Na verdade, Wolterstorff realmente diluiu a doutrina clássica da simplicidade divina. Em sua explicação Deus poderia ter uma natureza muito complexa e ainda ser considerado um ser simples. A doutrina tradicional é muito mais radical. Ela faz quatro afirmações quanto à identidade:
i. Deus não é distinto de Sua natureza.
ii. As propriedades de Deus não são distintas uma da outra.
iii. A natureza de Deus não é distinta de Sua existência.
iv. Deus não tem propriedades distintas de Sua natureza.
A afirmação (i) não é unicamente aplicada a Deus. Anjos também são idênticos a sua natureza. Assim, esta afirmação não é problemática quando entendida dentro do pano de fundo metafísico medieval.
A afirmação (ii), porém, continua sendo problemática. Existência é parte da natureza de Deus. Mas existência não é a mesma propriedade que, digamos, onipotência, pois muitas coisas têm existência mas não onipotência. Permanece muito obscuro, portanto, como a natureza ou essência de Deus pode ser simples e todas as suas propriedades serem idênticas.
A afirmação (iii) é representada de forma errada por Wolterstorff, eu acredito. A leitura dele é o que acadêmicos Tomistas chamam de leitura “essencialista” da doutrina de Tomás de Aquino: existência é uma propriedade que é incluída na essência divina. Mas muitos Tomistas insistem que a leitura correta de Tomás é uma leitura “existencialista”: existência não é uma propriedade, mas é o ato de ser que instancia uma essência. Todas as coisas, exceto Deus, são compostas de uma essência para a qual um ato de ser é unido para fazê-la existir como uma coisa concreta particular. Mas, de certa forma, Deus não tem essência nesta visão; ao invés disso, ele é simplesmente o puro ato de ser, não limitado por qualquer essência. Ele é, como Tomás disse, o puro ato de ser que subsiste. O problema é: esta doutrina é simplesmente ininteligível.

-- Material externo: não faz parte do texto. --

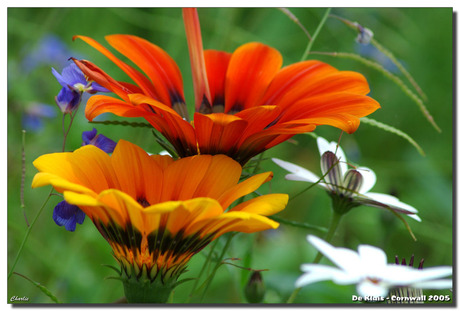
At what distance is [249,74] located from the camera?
49cm

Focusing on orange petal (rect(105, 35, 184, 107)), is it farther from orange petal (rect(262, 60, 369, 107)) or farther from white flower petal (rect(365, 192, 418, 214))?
white flower petal (rect(365, 192, 418, 214))

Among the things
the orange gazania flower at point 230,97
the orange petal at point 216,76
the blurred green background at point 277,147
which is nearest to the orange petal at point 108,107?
the orange gazania flower at point 230,97

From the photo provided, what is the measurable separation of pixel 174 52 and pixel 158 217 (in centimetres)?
57

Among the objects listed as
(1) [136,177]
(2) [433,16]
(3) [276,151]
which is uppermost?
(2) [433,16]

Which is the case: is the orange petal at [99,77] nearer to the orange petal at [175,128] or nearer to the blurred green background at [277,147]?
the orange petal at [175,128]

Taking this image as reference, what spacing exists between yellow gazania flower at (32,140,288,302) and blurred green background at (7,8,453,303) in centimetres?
25

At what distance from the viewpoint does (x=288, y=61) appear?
92cm

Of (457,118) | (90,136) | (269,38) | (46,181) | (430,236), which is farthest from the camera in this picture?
(269,38)

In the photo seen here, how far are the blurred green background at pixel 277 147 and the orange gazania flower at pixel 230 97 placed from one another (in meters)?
0.23

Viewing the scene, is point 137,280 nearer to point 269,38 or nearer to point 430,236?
point 430,236

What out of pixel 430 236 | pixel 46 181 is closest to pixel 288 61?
pixel 430 236

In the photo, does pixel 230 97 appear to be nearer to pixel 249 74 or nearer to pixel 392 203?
pixel 249 74

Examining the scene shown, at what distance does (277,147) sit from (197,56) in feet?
1.59

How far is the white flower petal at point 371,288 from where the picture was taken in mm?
327
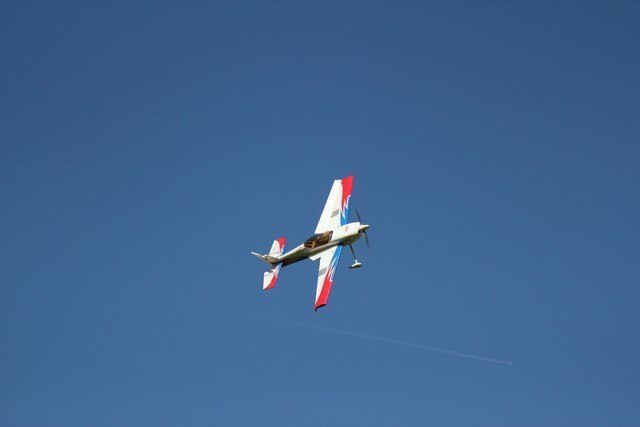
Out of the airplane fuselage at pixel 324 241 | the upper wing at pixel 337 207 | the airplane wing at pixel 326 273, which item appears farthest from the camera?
the upper wing at pixel 337 207

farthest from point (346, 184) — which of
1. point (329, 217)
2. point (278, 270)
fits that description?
point (278, 270)

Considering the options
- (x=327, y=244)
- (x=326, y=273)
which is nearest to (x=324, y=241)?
(x=327, y=244)

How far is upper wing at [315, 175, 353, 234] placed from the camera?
96.2 meters

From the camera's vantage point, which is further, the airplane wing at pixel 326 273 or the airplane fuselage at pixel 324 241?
the airplane fuselage at pixel 324 241

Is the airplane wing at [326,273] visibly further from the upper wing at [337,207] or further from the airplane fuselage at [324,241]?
the upper wing at [337,207]

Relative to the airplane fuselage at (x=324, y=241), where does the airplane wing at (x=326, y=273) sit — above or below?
below

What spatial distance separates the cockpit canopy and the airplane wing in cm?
104

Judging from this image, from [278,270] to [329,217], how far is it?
781 cm

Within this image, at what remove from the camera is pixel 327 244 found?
93688 mm

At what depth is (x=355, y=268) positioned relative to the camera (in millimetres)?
89625

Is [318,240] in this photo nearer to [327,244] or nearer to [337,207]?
[327,244]

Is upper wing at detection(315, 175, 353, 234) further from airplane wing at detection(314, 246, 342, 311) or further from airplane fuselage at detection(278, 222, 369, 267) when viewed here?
airplane wing at detection(314, 246, 342, 311)

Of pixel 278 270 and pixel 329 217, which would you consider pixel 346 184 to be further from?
pixel 278 270

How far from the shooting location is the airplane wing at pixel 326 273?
3472 inches
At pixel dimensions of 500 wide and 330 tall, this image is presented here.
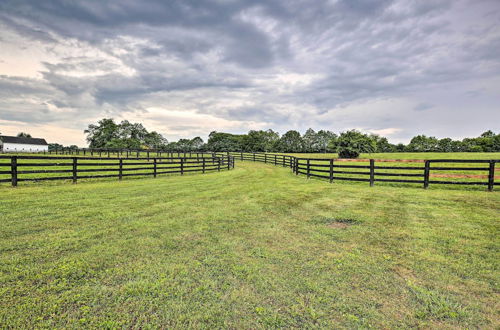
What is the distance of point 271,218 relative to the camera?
6172mm

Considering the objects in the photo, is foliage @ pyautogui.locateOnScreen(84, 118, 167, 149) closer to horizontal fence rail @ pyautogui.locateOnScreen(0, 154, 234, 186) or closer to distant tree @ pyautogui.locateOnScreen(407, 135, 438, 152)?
horizontal fence rail @ pyautogui.locateOnScreen(0, 154, 234, 186)

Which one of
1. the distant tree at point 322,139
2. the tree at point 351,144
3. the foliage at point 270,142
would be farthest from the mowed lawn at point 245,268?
the distant tree at point 322,139

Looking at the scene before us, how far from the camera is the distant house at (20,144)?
267 feet

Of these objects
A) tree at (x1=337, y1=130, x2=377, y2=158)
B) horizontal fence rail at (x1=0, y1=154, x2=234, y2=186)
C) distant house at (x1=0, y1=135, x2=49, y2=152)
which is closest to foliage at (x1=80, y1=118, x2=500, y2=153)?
distant house at (x1=0, y1=135, x2=49, y2=152)

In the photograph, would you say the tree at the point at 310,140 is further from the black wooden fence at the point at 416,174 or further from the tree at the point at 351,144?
the black wooden fence at the point at 416,174

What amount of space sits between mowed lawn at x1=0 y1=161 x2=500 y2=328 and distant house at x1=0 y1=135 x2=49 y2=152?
347 feet

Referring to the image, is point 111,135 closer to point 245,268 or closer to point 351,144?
point 351,144

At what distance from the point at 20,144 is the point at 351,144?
11252cm

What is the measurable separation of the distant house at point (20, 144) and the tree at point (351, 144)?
9884 cm

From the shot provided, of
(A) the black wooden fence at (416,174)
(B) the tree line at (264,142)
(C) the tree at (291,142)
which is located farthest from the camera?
(C) the tree at (291,142)

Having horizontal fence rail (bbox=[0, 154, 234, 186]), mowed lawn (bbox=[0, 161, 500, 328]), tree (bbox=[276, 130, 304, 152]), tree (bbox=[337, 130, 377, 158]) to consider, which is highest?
tree (bbox=[276, 130, 304, 152])

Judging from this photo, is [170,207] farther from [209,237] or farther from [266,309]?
[266,309]

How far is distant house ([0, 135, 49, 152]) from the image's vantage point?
81.4m

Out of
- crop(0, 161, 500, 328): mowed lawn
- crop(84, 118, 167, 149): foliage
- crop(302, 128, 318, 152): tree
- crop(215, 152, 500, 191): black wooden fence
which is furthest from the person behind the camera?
crop(302, 128, 318, 152): tree
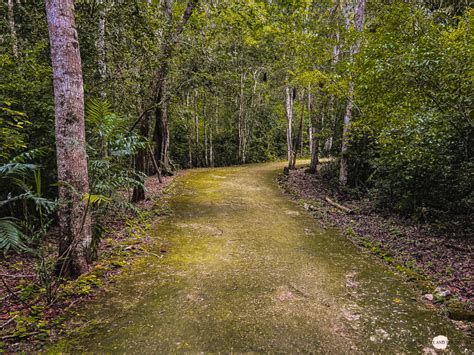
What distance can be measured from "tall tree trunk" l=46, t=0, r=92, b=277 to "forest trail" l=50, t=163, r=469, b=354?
856 millimetres

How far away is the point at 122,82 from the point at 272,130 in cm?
1617

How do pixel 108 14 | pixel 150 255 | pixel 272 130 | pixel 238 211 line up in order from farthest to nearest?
pixel 272 130 → pixel 238 211 → pixel 108 14 → pixel 150 255

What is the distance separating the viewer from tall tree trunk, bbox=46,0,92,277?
3561 millimetres

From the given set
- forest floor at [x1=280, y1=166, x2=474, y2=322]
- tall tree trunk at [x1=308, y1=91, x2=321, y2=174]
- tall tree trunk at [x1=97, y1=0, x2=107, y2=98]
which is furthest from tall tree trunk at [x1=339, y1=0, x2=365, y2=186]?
tall tree trunk at [x1=97, y1=0, x2=107, y2=98]

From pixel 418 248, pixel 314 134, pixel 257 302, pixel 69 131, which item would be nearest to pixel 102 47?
pixel 69 131

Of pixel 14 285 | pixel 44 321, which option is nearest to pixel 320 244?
pixel 44 321

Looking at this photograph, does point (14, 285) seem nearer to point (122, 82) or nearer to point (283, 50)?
point (122, 82)

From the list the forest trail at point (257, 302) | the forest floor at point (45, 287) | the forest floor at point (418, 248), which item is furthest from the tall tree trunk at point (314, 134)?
the forest floor at point (45, 287)

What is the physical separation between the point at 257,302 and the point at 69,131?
3143mm

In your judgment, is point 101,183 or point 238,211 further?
point 238,211

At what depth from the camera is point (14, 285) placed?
3.66m

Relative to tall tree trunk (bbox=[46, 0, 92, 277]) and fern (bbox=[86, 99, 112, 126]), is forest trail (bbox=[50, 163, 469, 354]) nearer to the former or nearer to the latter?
tall tree trunk (bbox=[46, 0, 92, 277])

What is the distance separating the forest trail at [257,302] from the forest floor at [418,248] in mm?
276

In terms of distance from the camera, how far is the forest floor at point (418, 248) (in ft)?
11.9
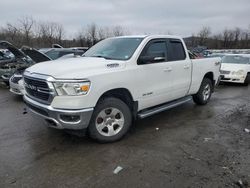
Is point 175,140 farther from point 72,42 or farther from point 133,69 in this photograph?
point 72,42

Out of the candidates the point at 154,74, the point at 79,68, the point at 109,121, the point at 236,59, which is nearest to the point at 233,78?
the point at 236,59

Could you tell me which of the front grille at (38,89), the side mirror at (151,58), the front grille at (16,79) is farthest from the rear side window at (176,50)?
the front grille at (16,79)

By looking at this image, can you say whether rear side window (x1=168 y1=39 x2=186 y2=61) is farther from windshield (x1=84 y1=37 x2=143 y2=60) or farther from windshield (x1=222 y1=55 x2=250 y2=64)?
windshield (x1=222 y1=55 x2=250 y2=64)

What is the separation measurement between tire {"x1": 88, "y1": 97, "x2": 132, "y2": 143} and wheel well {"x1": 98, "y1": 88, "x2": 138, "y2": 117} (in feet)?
0.30

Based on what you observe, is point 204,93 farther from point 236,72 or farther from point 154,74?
point 236,72

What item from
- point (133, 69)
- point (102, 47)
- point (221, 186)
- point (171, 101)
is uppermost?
point (102, 47)

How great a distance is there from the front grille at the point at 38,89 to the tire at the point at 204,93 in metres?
4.43

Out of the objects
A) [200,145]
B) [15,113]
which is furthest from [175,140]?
[15,113]

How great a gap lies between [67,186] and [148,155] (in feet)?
4.58

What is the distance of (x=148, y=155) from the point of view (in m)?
3.74

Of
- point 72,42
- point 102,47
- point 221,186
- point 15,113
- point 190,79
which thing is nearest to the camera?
point 221,186

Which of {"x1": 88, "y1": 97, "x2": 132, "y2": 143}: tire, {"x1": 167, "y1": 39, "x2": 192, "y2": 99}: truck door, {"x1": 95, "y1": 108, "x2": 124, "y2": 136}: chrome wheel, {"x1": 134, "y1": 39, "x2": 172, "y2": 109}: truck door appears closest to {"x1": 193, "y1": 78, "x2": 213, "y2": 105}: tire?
{"x1": 167, "y1": 39, "x2": 192, "y2": 99}: truck door

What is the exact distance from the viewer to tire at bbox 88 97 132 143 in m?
3.92

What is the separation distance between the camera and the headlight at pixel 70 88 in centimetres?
349
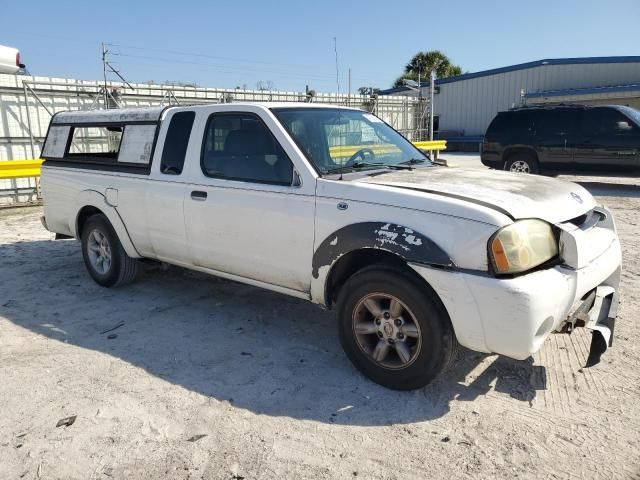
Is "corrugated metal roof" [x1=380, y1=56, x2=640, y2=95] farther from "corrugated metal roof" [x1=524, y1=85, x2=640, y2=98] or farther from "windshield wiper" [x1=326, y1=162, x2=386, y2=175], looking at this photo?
"windshield wiper" [x1=326, y1=162, x2=386, y2=175]

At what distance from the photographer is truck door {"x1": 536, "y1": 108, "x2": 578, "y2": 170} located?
12289mm

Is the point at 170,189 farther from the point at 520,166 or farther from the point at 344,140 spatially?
the point at 520,166

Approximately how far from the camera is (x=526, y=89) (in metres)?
29.9

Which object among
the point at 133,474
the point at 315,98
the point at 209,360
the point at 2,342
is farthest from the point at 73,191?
the point at 315,98

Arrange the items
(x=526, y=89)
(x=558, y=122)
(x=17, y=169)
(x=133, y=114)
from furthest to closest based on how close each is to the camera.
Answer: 1. (x=526, y=89)
2. (x=558, y=122)
3. (x=17, y=169)
4. (x=133, y=114)

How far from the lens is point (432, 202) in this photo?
309 centimetres

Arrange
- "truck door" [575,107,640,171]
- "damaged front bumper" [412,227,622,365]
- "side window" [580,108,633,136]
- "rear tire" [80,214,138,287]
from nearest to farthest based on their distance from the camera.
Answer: "damaged front bumper" [412,227,622,365] → "rear tire" [80,214,138,287] → "truck door" [575,107,640,171] → "side window" [580,108,633,136]

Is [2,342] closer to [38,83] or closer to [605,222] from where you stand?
[605,222]

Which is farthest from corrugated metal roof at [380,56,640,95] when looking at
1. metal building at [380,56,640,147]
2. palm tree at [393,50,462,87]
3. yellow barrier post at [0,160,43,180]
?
yellow barrier post at [0,160,43,180]

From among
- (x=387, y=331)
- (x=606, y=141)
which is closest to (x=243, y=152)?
(x=387, y=331)

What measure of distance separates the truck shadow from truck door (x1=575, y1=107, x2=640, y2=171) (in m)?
9.81

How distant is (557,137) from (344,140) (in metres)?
10.0

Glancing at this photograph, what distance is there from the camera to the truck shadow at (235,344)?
3.29 m

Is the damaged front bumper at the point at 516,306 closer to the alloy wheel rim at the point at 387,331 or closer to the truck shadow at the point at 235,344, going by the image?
the alloy wheel rim at the point at 387,331
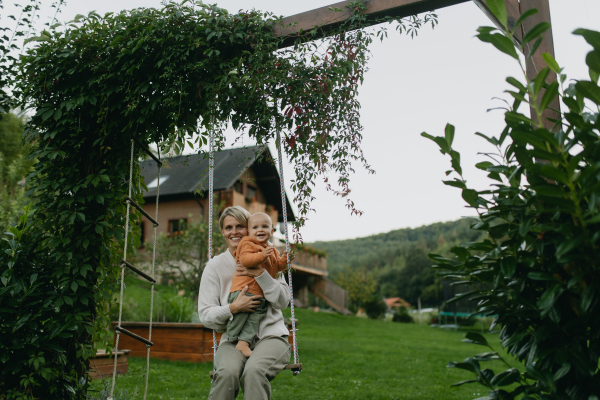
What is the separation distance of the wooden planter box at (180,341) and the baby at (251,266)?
387 cm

Finalmente, a afirmação (iv) depara-se com o sério problema de que Deus parece ter propriedade acidentais além de Suas propriedades essenciais. Por exemplo, no mundo real, Ele sabe, ama, e deseja certas coisas que Ele não saberia, desejaria ou amaria se Ele tivesse decidido criar um universo diferente ou mesmo se tivesse decidido não criar nenhum universo. Na doutrina da simplicidade divina Deus é absolutamente similar em todos os mundos possíveis; mas então se torna inexplicável a razão pela qual esses mundos variam se, em cada um deles, Deus sabe, ama e deseja as mesmas coisas.
Isso não quer dizer que a doutrina da simplicidade divina não tem nenhum valor. Pelo contrário, em outros textos eu defendi a posição que afirma que a cognição de Deus é simples. Mas eu acho que a doutrina completa em toda sua glória é filosoficamente e teologicamente inaceitável.